This repository contains the code for the extraction and classification of precedents in legal documents. The project involves working with various types of legal cases such as 'Writ Petition,' 'Civil Appeal,' and 'Twenty_six.' The output for each case is available in the respective folders named 'precedents classified output.' Individual case outputs, corresponding to files like filename.xml or filename.txt, can be found in folders named 'filename output.txt.'
- Writ Petition
- Civil Appeal
- Twenty_six
- precedents classified output
- filename output.txt
The main Python code file for preprocessing, extraction, and classification is Data Analysis.ipynb. Each block in the file is thoroughly commented with its functionality at the beginning.

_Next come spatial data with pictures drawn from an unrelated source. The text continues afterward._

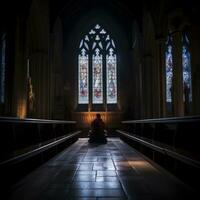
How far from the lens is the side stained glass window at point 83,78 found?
834 inches

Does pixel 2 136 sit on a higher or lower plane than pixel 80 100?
lower

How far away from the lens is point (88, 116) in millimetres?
20391

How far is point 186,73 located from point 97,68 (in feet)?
25.3

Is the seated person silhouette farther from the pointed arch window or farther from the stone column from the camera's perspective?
the pointed arch window

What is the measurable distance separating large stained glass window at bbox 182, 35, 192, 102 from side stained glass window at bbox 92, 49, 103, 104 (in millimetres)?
6977

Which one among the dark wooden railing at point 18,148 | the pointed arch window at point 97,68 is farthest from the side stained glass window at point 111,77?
the dark wooden railing at point 18,148

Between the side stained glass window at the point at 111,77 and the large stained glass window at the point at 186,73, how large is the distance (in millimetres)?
6509

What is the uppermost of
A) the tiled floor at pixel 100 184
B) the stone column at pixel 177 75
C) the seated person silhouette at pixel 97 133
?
the stone column at pixel 177 75

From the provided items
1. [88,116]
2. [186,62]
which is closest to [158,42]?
[186,62]

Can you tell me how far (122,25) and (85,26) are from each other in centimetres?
246

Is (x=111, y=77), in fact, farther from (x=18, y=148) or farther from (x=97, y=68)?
(x=18, y=148)

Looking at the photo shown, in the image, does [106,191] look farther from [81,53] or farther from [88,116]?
[81,53]

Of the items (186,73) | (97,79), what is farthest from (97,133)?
(97,79)

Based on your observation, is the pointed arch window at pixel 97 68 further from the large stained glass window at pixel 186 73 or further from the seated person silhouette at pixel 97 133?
the seated person silhouette at pixel 97 133
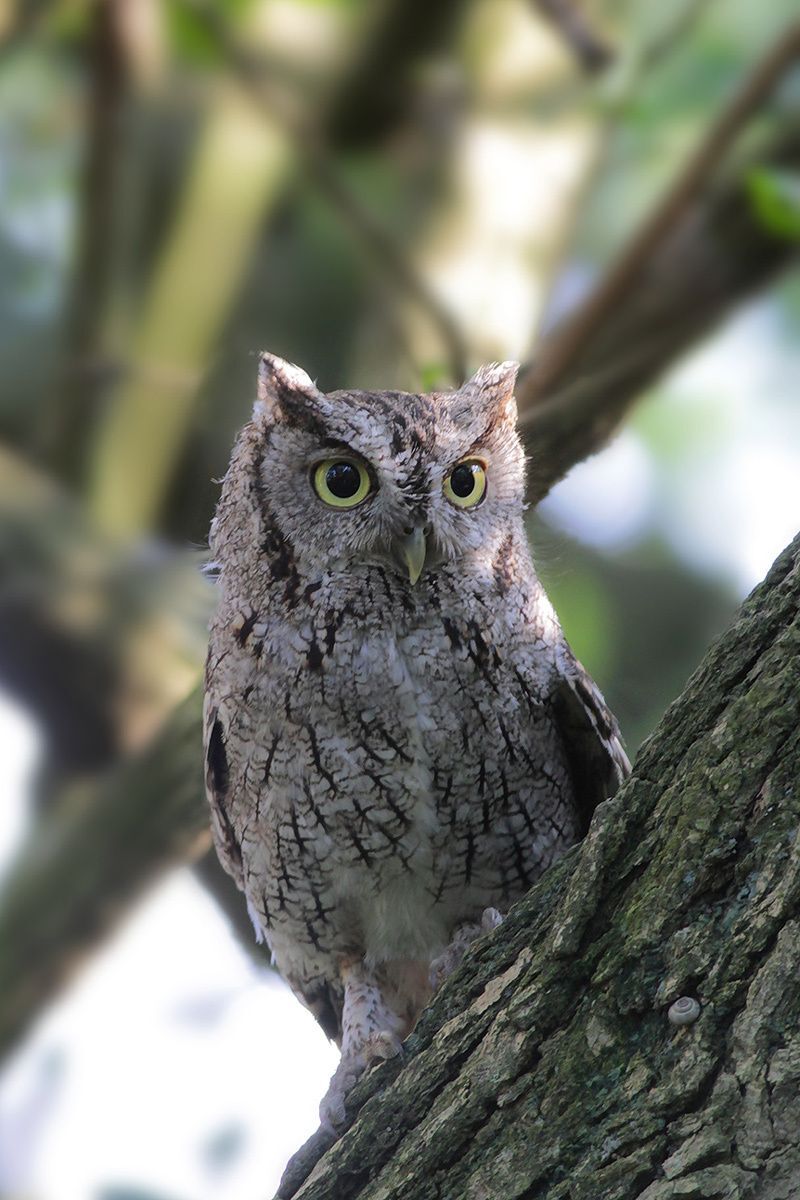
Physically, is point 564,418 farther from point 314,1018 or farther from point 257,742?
point 314,1018

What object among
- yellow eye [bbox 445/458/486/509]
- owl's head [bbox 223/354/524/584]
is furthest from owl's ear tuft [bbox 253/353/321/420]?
yellow eye [bbox 445/458/486/509]

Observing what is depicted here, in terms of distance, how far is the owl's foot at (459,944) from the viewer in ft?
8.05

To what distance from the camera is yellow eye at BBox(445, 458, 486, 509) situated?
2.49 metres

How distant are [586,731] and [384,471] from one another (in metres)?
0.63

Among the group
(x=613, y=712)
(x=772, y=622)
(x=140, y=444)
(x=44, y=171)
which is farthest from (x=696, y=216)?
(x=44, y=171)

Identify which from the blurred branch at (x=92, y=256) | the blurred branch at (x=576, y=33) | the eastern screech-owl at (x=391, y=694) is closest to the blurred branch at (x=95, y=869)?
the eastern screech-owl at (x=391, y=694)

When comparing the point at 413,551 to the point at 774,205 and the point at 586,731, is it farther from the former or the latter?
the point at 774,205

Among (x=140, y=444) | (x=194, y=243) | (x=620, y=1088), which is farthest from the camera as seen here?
(x=194, y=243)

- Extracted and classified precedents and statutes from 150+ legal documents with a high accuracy of 90% using rule-based approaches.
- Conducted sentiment analysis using nltk and spaCy libraries to categorize precedents into Relied, Distinguished, and Overruled.
- Engineered a deep learning model incorporating Bert Tokenizer, bi-Directional LSTM Encoder-Decoder, Attention Pooling, and Conditional Random Field Layer with Adam Optimizer.
- Achieved a test weighted F1 score of 82.61% using the Negative Log-Likelihood loss function on a Gold Dataset containing 2471 RR labeled cases.